D) Reinforcement Learning(RL)
i)The initial design of NAS (Zoph & Le 2017) involves an RL-based controller for proposing child model architectures for evaluation. The controller is implemented as a Recurrent Neural Network(RNN).
ii) The search space of NAS became popular with the introduction of NAS through RL in 2017.
iii) The controller network is trained similar to an RL task using a popular algorithm called "REINFORCE".The controller is used to sample from the search space with a certain probability distribution, let's say p.
iv) The output of the controller is a variable-length sequence of tokens used for configuring the network architecture(update properties of the controller network using gradient-based methods).
v) This process is iterated until convergence or timeout.
RNN("B. Zoph and Q.V. Le, Neural architecture search with reinforcement learning, arXiv 2016.")

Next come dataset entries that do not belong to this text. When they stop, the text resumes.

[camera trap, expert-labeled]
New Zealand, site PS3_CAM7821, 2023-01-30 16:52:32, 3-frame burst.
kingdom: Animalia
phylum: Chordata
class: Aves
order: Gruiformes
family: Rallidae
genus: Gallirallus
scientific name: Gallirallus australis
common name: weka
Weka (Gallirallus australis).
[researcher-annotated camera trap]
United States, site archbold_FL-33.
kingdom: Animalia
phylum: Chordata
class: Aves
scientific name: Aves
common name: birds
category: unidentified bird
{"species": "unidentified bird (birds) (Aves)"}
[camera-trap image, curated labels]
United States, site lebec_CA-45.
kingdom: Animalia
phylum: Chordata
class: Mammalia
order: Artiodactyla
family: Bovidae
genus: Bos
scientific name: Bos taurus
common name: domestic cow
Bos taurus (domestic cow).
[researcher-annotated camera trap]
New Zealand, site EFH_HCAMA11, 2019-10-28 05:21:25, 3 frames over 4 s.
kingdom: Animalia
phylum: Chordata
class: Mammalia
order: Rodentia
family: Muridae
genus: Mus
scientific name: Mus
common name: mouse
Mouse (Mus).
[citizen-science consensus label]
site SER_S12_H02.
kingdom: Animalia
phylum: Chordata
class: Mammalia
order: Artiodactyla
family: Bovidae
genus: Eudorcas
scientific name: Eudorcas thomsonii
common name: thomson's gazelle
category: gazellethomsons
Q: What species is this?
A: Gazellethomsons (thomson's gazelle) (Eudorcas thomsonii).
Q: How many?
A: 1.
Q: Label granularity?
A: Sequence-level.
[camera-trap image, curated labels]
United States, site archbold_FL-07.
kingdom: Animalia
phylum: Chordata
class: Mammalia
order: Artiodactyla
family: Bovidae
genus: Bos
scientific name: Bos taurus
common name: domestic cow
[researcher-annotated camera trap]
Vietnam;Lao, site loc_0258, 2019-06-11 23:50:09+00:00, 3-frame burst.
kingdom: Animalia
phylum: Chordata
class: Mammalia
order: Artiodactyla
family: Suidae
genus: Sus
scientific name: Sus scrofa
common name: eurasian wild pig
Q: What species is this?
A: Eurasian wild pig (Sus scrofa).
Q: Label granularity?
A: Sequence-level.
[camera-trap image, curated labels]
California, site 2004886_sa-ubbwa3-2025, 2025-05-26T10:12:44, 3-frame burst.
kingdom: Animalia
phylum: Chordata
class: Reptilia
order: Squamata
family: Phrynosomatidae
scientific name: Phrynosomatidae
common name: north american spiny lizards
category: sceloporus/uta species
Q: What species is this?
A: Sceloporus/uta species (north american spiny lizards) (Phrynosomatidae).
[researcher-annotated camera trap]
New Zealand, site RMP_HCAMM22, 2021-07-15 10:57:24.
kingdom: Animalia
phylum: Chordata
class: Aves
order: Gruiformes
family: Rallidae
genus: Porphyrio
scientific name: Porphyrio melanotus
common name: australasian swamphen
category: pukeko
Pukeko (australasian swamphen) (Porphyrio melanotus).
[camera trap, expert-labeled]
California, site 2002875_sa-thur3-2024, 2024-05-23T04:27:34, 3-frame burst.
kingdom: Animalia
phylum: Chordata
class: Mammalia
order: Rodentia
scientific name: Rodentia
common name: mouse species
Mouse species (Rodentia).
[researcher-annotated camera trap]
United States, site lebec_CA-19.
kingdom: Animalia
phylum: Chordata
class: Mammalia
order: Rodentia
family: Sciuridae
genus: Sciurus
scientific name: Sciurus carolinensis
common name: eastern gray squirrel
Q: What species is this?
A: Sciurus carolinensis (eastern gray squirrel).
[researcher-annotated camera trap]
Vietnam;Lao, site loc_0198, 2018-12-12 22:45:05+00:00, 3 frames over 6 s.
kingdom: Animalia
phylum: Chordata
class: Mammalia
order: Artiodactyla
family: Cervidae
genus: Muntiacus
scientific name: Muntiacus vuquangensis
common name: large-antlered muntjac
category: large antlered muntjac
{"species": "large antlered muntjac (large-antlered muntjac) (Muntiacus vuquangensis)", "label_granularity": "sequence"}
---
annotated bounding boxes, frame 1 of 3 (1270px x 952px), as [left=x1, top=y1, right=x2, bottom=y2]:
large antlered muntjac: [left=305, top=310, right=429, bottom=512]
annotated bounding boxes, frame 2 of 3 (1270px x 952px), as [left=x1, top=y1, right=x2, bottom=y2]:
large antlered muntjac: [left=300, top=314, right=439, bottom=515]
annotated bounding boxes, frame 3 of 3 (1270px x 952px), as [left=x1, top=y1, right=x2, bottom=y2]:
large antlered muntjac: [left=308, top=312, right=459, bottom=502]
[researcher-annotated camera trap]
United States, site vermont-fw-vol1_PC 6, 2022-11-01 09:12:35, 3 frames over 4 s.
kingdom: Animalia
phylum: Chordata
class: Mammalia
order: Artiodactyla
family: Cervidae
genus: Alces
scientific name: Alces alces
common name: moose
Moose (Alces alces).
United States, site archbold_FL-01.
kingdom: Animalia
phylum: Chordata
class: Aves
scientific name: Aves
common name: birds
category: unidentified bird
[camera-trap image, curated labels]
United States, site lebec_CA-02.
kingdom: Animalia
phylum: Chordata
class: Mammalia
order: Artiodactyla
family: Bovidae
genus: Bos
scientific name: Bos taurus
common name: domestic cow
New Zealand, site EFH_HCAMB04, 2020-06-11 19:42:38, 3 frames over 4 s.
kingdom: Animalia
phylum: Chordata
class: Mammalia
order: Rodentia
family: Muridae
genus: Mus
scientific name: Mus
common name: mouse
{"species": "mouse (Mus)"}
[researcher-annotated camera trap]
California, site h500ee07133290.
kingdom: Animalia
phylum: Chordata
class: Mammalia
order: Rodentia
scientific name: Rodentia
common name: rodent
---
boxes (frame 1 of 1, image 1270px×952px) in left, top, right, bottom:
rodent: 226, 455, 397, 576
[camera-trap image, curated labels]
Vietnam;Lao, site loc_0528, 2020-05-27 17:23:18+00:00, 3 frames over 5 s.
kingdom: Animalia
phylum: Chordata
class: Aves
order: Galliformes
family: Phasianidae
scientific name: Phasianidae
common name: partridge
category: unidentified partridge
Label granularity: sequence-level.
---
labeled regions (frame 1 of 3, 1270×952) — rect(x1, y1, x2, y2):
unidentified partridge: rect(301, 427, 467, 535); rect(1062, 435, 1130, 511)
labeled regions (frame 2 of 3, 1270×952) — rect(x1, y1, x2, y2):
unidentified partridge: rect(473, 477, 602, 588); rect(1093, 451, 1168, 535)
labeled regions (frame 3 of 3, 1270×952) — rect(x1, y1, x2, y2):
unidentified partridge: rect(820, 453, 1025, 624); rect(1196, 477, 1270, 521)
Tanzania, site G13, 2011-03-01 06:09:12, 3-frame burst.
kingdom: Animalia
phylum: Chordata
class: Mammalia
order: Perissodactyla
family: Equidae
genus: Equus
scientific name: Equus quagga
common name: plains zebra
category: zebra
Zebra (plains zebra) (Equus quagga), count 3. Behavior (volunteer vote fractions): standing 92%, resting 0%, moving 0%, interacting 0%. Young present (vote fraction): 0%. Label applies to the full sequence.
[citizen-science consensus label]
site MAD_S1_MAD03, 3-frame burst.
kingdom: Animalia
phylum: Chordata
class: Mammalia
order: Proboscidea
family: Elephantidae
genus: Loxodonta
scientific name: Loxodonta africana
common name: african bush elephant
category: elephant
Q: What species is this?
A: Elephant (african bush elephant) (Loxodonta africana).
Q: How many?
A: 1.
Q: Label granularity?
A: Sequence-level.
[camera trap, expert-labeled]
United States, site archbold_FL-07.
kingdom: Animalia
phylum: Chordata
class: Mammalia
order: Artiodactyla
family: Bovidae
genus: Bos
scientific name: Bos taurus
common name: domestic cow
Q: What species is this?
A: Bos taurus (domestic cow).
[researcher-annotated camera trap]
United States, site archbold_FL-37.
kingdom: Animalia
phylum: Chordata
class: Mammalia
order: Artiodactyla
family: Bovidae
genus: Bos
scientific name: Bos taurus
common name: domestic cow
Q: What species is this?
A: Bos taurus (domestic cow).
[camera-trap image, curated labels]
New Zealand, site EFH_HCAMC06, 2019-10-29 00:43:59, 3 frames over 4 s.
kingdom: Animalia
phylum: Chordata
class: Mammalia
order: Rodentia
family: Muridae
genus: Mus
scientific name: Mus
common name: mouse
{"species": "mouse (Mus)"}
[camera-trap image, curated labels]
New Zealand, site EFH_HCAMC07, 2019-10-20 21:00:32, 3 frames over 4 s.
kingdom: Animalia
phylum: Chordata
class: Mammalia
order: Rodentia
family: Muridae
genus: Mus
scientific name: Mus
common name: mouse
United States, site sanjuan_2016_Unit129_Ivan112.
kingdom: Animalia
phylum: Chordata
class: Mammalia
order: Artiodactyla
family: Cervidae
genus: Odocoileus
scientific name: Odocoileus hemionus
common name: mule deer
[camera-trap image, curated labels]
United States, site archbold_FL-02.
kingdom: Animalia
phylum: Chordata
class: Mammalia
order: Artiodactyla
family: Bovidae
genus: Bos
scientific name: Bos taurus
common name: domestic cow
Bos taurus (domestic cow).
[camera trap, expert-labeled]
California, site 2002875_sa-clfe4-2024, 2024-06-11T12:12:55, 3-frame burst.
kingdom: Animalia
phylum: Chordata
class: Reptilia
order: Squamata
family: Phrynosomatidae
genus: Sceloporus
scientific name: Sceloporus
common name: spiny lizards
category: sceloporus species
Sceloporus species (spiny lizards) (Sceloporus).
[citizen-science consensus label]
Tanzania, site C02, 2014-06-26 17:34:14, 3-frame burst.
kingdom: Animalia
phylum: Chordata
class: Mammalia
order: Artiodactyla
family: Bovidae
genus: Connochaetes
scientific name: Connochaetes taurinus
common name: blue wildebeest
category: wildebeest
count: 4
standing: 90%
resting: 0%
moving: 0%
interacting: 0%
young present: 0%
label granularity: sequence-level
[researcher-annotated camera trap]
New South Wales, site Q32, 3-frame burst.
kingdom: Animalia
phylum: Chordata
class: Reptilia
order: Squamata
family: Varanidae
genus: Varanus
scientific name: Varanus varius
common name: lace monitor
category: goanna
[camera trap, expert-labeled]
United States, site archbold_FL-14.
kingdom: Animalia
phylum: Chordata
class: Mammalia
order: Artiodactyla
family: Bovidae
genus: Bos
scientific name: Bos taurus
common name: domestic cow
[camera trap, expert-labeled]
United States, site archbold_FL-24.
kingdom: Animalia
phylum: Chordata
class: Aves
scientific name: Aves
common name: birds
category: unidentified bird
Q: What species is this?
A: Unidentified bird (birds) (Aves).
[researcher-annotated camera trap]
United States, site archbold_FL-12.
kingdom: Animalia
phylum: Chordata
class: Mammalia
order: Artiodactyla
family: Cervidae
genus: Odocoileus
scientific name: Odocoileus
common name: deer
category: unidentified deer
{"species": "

Many other methods are also used in neural architecture search which has achieved an impressive performance.

Conclusion:

  1. NAS has successfully managed to establish deeper neural networks and various architectures generated using RL and evolutionary algorithms in particular, specifically in the field of image processing and computer vision.
  2. Like every booming technology, further research is required to make NAS more generic, since the NAS methods are too expensive for realistic applications.
  3. One of the issues of NAS is the search efficiency. Let's consider the RL based NAS architecture. It requires thousands of GPU-days of searching/training to achieve the best computer vision results.

This new direction of Neural Architecture Search provides a lot of challenges and a chance for another breakthrough in the field of Artificial Intelligence.